Why do teachers’ unions oppose merit pay? Why should someone who did not join the union still have to pay its dues? Why should the state have to collect the dues from employee paychecks on behalf of the union? Moreover, when these questions are posed amid a landscape of teachers skipping classes to protest, urging students to join them, and soliciting fraudulent doctors’ notes to cover their cancellations of classes — while their supporters in the legislature hide out to prevent a quorum and thereby subvert the democratic process reaffirmed last November — the public becomes further estranged from their cause.
Contrast teaching to, say, farming. In farming, almost everyone is constantly hustling — welders, independent truckers, contractors. There is no guaranteed income for the day, let alone for life, no pension other than Social Security, and no health benefits of any kind. There is no sick leave for the self-employed. A day with the flu means the amount of work to do the next day doubled.
For me, teaching was the antithesis of everything brutal in the private sector. Yes, there were hours spent in the evenings correcting papers, staying long after class to advise students, endless committee work, class planning well beyond the eight-to-five grind, and research over the summer. But all that said, there were benefits, lots of them: guaranteed retirement with a defined pension; generous medical, dental, and vision coverage; and most importantly time off from the classroom. We taught about 16 weeks a semester, counting finals and introductory orientation, or 32 of 52 weeks a year. The other 20 weeks were ours to spend for “prep.” Some did, some did not, especially those who had been teaching the same classes for five or six years.
So what I remember most was our constant rationalization of our lot. In self-righteous fashion we reminded everyone that we were paid only for nine months’ work and that teaching was an art, a noble profession, not a mere job.

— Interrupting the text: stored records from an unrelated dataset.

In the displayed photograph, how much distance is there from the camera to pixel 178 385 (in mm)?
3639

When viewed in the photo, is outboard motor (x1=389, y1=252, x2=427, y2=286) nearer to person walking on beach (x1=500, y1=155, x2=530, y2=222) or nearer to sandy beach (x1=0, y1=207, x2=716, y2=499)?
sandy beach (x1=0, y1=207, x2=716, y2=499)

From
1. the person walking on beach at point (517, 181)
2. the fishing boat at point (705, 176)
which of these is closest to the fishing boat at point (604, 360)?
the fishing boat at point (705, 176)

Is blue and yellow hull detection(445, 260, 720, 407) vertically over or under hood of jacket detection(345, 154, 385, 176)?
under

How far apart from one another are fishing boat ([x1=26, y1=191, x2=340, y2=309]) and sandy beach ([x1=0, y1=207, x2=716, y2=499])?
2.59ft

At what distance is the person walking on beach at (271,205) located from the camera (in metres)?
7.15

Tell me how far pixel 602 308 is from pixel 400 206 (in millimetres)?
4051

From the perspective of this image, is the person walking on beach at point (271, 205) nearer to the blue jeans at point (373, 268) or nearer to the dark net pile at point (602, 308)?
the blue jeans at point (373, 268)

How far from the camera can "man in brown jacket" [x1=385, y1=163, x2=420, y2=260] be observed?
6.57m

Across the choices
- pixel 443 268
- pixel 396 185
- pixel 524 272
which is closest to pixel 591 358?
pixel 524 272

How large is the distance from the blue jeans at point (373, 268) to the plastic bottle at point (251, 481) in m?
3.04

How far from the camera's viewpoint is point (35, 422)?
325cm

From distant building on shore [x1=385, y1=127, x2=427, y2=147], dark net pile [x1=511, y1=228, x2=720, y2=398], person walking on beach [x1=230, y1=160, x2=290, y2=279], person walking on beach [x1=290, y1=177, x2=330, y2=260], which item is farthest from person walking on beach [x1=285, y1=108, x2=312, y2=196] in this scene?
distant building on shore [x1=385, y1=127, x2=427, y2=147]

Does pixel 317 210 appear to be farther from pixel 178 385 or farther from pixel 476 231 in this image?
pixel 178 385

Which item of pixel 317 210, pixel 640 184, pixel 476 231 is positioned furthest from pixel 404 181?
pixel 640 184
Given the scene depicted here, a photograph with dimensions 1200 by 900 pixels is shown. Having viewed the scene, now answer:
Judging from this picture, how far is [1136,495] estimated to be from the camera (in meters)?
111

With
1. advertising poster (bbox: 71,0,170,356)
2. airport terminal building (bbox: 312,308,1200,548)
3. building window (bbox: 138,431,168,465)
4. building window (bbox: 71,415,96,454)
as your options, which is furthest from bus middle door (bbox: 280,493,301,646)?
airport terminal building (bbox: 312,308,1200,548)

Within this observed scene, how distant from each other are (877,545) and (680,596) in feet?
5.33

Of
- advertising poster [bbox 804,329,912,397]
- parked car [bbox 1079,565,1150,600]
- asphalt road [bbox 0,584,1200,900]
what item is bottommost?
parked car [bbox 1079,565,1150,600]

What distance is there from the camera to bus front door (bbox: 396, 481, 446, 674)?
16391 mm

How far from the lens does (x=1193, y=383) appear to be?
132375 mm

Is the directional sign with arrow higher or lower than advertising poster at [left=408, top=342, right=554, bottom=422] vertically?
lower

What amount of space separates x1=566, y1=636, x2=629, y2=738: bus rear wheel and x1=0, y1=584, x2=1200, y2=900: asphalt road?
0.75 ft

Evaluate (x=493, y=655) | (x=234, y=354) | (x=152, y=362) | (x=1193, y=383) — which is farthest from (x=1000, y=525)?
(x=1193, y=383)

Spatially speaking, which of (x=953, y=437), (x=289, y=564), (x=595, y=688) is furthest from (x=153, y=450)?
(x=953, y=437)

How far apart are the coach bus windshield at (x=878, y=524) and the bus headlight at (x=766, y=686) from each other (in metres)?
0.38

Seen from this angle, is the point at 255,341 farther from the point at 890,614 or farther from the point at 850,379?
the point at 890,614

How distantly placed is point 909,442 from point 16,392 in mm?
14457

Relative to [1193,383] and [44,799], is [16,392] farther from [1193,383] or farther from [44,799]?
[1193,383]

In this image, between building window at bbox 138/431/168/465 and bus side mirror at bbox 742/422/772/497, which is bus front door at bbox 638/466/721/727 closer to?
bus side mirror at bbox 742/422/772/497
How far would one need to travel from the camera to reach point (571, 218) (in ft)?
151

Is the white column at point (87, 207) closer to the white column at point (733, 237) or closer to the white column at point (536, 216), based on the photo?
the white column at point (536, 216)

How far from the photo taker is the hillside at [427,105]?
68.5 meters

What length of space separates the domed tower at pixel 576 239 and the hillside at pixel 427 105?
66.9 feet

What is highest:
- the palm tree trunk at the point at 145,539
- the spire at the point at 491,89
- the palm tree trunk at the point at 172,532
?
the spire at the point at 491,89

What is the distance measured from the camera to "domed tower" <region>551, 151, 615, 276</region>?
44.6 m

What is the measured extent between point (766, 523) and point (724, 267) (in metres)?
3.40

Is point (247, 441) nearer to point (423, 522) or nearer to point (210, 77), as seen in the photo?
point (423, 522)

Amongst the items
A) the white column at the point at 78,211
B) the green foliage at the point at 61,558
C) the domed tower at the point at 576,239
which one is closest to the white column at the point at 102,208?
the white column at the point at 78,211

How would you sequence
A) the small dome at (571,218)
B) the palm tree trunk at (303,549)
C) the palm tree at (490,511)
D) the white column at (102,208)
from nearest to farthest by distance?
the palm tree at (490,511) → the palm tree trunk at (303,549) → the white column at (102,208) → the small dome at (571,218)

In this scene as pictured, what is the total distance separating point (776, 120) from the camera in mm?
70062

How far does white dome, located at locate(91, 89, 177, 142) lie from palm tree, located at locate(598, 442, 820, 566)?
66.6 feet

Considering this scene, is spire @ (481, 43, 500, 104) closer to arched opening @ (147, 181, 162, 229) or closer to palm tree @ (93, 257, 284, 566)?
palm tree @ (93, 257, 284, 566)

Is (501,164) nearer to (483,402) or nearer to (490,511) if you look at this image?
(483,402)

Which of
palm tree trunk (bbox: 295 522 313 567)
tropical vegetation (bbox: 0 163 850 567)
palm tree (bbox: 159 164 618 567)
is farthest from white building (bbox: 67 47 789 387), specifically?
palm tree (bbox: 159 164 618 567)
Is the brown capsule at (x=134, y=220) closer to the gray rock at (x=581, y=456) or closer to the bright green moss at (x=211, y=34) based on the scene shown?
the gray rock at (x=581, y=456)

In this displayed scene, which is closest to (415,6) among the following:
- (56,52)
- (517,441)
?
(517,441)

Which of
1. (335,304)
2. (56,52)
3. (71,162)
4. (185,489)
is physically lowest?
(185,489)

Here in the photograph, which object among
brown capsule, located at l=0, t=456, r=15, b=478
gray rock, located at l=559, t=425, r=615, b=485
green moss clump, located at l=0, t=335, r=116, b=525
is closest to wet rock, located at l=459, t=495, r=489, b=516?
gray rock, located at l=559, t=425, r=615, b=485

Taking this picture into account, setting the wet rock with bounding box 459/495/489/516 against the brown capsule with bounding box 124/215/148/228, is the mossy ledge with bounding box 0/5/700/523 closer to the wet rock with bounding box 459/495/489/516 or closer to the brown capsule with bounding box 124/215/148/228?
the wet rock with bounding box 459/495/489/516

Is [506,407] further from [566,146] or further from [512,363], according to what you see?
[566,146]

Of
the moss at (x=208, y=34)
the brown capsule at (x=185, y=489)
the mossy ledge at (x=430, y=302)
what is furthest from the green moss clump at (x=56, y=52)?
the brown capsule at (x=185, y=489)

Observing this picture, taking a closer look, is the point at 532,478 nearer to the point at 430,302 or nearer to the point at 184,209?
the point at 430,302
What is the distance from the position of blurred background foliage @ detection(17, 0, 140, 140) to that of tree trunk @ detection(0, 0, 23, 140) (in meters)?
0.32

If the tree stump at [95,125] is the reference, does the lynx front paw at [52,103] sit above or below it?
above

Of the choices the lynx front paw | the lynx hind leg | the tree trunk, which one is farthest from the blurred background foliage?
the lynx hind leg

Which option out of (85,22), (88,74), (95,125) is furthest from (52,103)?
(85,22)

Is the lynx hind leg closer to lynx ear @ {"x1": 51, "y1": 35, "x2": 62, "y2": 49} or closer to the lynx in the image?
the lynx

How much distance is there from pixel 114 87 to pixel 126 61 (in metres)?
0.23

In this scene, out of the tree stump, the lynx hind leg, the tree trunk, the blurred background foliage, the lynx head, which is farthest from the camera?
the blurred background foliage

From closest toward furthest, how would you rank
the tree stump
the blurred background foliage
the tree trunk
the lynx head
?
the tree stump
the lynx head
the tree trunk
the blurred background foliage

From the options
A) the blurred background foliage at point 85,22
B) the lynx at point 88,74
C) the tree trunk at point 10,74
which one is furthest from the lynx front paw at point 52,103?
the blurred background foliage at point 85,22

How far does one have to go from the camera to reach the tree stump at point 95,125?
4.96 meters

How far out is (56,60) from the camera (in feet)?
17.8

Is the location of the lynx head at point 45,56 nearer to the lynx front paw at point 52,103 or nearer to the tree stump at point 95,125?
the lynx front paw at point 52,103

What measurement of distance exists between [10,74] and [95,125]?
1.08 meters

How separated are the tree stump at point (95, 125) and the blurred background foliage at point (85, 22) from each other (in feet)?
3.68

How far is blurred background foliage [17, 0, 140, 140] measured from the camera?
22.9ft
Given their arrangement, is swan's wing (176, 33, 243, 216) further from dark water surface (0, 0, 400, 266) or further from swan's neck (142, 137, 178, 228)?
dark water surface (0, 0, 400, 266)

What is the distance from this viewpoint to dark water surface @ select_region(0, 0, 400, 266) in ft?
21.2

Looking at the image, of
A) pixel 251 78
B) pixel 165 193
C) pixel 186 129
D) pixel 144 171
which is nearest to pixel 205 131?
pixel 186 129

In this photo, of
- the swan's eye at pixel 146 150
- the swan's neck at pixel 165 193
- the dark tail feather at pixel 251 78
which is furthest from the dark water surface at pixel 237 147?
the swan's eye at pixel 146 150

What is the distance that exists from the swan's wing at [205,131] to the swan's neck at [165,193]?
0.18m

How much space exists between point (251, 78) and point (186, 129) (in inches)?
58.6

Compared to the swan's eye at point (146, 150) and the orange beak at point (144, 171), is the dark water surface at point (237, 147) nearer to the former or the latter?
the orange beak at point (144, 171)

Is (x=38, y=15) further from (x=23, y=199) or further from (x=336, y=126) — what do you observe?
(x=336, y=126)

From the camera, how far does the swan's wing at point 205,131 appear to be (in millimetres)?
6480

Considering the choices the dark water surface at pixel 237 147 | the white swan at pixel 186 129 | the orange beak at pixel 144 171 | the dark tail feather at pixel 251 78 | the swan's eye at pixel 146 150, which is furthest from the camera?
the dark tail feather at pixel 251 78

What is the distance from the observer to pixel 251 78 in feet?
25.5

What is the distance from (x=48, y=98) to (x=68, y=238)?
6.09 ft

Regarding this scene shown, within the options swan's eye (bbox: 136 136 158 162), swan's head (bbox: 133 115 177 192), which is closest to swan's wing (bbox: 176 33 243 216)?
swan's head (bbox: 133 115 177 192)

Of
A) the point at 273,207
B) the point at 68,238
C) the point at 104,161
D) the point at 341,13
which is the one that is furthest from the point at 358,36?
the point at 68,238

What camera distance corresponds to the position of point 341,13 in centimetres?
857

I think that we forget how fortunate teachers are in the 21st century, in terms of compensation, hours spent at work, and the general absence of physical danger, at least in comparison to the lineman, the garbage collector, or the interstate trucker. I have met hundreds of teachers who have had only one steady job: teaching. I have seldom met a land-leveler, company field man, or tractor mechanic who had not worked at a half-dozen jobs over his career — and rarely by choice.
Yes, teaching is a noble profession upon which the future of our youth rests. It is not easy, and it is not as lucrative as the law or medicine. Yet in comparison to most workers in the private sector, teachers are, in terms of working conditions and compensation, blessed.